WRITTEN REQUEST =>
Reproduce the lines of the listing below that run from the line with "With respect to" to the line with "Answer: pixel 343", both included, without changing anything.

(Collection entries)
*****
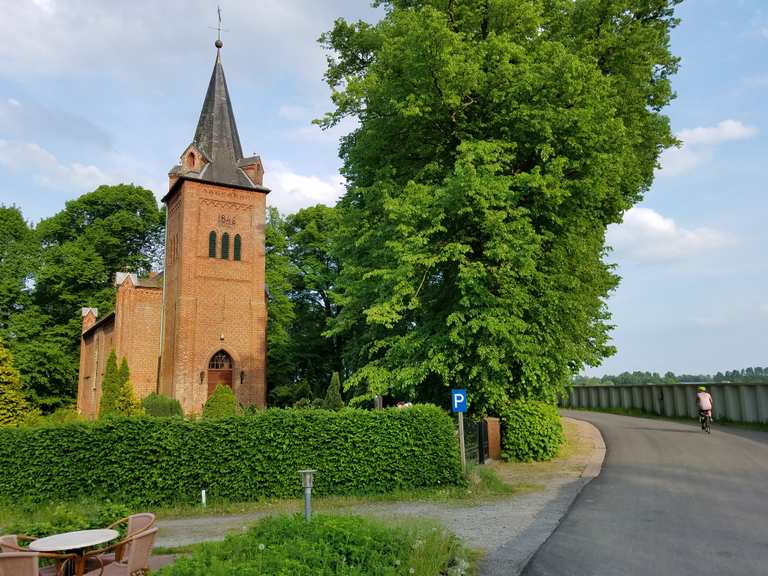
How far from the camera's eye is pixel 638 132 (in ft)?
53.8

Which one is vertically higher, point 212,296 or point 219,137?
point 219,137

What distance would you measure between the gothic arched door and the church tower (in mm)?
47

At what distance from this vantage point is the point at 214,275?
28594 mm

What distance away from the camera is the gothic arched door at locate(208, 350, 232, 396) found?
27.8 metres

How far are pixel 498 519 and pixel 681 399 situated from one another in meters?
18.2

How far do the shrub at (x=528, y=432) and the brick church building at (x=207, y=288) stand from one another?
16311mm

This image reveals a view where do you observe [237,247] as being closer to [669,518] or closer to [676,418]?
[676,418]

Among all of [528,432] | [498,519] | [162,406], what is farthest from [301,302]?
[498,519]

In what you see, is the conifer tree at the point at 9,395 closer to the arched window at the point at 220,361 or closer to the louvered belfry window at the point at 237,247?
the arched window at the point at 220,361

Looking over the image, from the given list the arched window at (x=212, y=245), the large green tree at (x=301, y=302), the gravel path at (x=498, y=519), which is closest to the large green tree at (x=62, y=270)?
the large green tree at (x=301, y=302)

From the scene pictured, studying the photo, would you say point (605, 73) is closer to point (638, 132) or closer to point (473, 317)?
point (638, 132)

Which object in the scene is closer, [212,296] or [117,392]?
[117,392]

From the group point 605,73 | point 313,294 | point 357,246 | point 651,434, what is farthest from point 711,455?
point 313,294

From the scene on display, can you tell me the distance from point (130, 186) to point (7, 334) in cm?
*****
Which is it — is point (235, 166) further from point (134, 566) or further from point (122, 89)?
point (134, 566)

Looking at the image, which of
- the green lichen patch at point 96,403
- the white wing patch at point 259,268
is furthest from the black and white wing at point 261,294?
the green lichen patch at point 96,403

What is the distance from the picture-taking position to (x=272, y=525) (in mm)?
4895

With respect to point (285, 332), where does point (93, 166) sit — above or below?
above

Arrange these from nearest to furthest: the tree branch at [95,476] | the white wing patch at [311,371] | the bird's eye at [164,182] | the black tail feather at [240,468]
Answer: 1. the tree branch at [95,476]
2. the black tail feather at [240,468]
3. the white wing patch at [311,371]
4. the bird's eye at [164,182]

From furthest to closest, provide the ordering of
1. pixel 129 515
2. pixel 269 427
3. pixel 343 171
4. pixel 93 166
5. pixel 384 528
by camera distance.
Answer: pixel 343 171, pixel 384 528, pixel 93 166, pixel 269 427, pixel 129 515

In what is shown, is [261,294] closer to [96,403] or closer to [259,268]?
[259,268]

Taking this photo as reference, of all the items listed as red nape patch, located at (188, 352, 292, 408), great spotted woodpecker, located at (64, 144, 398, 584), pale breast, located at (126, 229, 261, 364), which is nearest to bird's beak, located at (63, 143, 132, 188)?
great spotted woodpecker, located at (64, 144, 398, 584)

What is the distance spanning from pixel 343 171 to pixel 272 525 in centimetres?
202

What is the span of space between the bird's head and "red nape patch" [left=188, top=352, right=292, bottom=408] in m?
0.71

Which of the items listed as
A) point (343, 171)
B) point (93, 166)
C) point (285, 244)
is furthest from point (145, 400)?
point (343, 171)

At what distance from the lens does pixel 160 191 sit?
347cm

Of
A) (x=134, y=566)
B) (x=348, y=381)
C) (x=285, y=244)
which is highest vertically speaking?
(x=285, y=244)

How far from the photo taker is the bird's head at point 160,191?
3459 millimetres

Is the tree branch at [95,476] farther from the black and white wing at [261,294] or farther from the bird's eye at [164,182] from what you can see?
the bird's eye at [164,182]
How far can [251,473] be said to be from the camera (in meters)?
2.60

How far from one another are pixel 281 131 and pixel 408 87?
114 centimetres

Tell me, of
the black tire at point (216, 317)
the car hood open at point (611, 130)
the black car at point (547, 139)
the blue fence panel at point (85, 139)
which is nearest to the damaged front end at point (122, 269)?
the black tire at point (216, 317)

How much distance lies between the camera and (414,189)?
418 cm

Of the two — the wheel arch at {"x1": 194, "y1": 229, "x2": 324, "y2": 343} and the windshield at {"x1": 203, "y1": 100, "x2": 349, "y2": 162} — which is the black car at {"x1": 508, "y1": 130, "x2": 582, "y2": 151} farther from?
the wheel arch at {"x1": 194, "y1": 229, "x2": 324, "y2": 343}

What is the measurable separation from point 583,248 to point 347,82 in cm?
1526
*****
THE RESPONSE =>
With respect to point (285, 332), where does point (93, 166) sit — above or below?
above

Arrange these from nearest to furthest: the tree branch at [95,476] | the white wing patch at [311,371] | the bird's eye at [164,182] | the black tail feather at [240,468]
Answer: 1. the tree branch at [95,476]
2. the black tail feather at [240,468]
3. the white wing patch at [311,371]
4. the bird's eye at [164,182]

From furthest to closest, provide the ordering of
1. pixel 129 515
2. pixel 269 427
3. pixel 343 171
4. pixel 93 166
5. pixel 384 528
by camera distance.
Answer: pixel 343 171, pixel 384 528, pixel 93 166, pixel 269 427, pixel 129 515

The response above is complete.